One key aspect of attention is that it can track a moving target, providing accurate estimates of its speed even when low-level motion detectors are unable to do so, like for equiluminous colour stimuli which appear to have stopped unless tracked with attention (Science, 1992). Moving attention is also able to deal with the problems of a moving stimulus that may not remain long enough over any set of local receptors to be fully processed. Moving attention ("mobile computation", Cavanagh, Holcombe & Chou, 2008) can sample a brief instant of a rapidly changing stream if it passes quickly through, giving access to events that are otherwise not seen. For example, in the movie on the left, it is difficult while fitting the central dot to say whether the inward moving texture is red or green. In the right hand movie, however, if you track the moving circle with attention while still fixating the center, you can easily tell that its red texture is moving inward.
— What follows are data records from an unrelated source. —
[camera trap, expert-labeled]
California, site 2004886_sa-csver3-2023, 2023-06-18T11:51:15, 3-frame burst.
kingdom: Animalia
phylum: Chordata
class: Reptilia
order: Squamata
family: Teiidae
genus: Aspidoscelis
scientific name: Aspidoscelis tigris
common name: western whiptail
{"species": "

Attention has been assigned so many roles, it is often difficult to determine what it is or what it does. It needs to be differentiated from learning and priming — other examples of general purpose performance enhancing mechanisms. Here is a very general idea of attention as "gain map" producing a localized enhancements (with surrounding suppression) for any map-like arrangement of data, whether in spatial coordinates or semantic, or task coordinates. There can be any number of these gain maps and each could be described as attention.